Embryo experiments fuel fertility debate

Wednesday, September 25, 1991

By Tracy Sorensen

The Victorian government's standing committee on infertility has approved experiments on embryos up to 14 days old. Previously, the committee's guidelines allowed limited experimentation to embryos between 22 and 48 hours old.

In a related issue, the reproductive biology unit at Melbourne's Royal Women's Hospital has applied to the committee (the Standing Review and Advisory Committee on Infertility — SRACI) to experiment on freezing, thawing, inseminating and transplanting ova.

These developments are of crucial importance to debates in the women's movement about women's fertility and control.

The Melbourne Age commented on September 8 that the committee's two-week deadline for experiments amounted to "a new definition of the beginning of human life".

Doctors and scientists working in the area argue that experiments on embryos and eggs will increase women's choices and facilitate foetal health. Church groups have opposed this type of experimentation as immoral interference in the process of the creation of human life.

The international feminist group FINRRAGE opposes these experiments on the grounds of their detrimental effects on women's health, the eugenic possibilities inherent in the technology and metaphysical arguments. A biologist and lecturer on women's issues at Deakin University, Dr Renate Klein, has spoken of the "sinister dewomanising" of human creation using new reproductive technologies.

Embryo experimentation has arisen as an issue in the wake of developments in in-vitro fertilisation techniques: that is, in the uniting of eggs and sperm outside the human body.

The IVF procedure, usually involving drug-induced superovulation of the woman, surgical extraction of eggs and the implantation of resulting embryos, was initially developed to overcome infertility. The percentage of babies carried to term as a result of this procedure is low.

Doctors and scientists advocating embryo research argue that it is necessary to carry out genetic tests on some embryos to eliminate deformed foetuses and boost the number of healthy babies born in IVF programs. One such test involves embryo biopsy: the removal of a cell or cells from the foetus for genetic examination.

They argue that if society accepts abortion when there is a known foetal disability (as is currently the case with amniocentesis and chorionic villus sampling, which are now routine examinations for pregnant women in their late 30s and 40s), the embryo biopsy simply moves this process forward a couple of months.

Such procedures could be offered to women over 37 or potential parents with known genetic risks. The reproductive biology unit at Melbourne's Royal Women's Hospital is researching the possiblity of a woman's eggs being frozen and stored for use later — possibly decades later. The possiblity of a woman in her 20s putting her eggs "on ice" until her 40s, when her naturally produced eggs would carry higher risk of Downs Syndrome and other genetic disorders, could widen women's options in terms of career and childbirth and rearing.

Women who lost their ovaries through cancer could also benefit: eggs could be removed before treatment, and embryos implanted after recovery (or, possibly, used in surrogacy arrangements).

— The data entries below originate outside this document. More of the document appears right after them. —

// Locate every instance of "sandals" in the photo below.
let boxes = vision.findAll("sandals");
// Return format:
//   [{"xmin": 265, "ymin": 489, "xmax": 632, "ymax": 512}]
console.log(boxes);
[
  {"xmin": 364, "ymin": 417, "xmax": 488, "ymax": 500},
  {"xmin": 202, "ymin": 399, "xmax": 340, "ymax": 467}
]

In order to develop egg-freezing techniques, say scientists at the reproductive biology unit, they need to be able to experiment on embryos so that any damage to the eggs caused by the freezing process can be checked.

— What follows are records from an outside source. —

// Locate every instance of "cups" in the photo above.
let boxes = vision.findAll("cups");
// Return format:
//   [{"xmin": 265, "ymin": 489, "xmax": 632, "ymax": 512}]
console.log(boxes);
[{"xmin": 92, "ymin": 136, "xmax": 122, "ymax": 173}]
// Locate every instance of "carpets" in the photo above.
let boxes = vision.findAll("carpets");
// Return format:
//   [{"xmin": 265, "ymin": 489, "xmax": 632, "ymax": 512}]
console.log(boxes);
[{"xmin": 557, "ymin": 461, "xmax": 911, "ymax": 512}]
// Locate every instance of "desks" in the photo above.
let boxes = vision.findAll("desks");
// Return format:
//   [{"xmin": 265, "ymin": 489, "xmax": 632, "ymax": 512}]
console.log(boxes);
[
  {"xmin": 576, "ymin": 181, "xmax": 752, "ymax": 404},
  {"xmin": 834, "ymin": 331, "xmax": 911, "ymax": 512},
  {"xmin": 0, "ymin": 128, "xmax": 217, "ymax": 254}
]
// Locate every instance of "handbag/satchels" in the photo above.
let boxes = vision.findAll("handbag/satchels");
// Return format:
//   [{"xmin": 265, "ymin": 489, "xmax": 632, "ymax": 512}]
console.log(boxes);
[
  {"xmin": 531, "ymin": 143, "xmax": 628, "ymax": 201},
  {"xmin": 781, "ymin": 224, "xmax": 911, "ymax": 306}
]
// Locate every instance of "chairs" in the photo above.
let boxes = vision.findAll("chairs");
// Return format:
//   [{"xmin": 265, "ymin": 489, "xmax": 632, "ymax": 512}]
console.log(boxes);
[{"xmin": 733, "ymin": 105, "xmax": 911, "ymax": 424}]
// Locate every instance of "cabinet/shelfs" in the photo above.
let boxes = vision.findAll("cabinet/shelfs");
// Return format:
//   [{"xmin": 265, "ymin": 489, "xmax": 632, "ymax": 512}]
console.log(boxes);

FINRRAGE's objections to the experimentation focus on women's lack of control over the technological processes, and its eugenic possibilities.

Embryo experimentation, says FINRRAGE member Christine Ewing in the June 1989 Legal Service Bulletin, relies on a continuing supply of oocytes (eggs) from women, obtained by the administration of superovulatory drugs and surgery for egg collection. These procedures carried significant risks for women, including side effects from drugs such as menopausal symptoms, ovarian cysts and cancers, as well as the usual risks associated with anaesthesia and surgery.

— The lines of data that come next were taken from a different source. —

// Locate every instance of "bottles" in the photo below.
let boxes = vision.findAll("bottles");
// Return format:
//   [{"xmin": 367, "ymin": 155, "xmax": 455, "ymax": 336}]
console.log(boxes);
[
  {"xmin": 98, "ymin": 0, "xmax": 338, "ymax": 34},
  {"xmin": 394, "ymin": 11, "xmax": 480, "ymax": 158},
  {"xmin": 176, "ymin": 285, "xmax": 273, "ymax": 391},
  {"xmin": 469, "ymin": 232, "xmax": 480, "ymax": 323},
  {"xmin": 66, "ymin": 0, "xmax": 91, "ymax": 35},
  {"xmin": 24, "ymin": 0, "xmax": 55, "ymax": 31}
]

"More and more women will be pressured to use these dubious technologies", writes Ewing. "It will be women who test the product — only when women have carried their children to term will science know if its manipulation and intervention have succeeded."

At the same time, she writes, "the techniques contain and reflect the values of our society that does not seek to deal with the issue of disability, but rather eliminate it. The nature of this research is eugenic, since the aim is to apply genetic screens to select which embryos are implanted and therefore which babies are born. As the number of genetic probes for diseases rapidly expands, the window of normality will become narrower."

FINRRAGE's objections appear to go beyond a criticism of sexism in medical science and health delivery, to point to an intrinsic link between technology and men's oppression of women.

Renata Klein told the Australian on September 16 that embryo experimentation "is not giving women power, it is placing more power in the hands of doctors.

"Women have to ask themselves why the doctors are doing this and why they should trust these people. When is an egg a good egg? What is a bad egg? The whole process likens women to hens."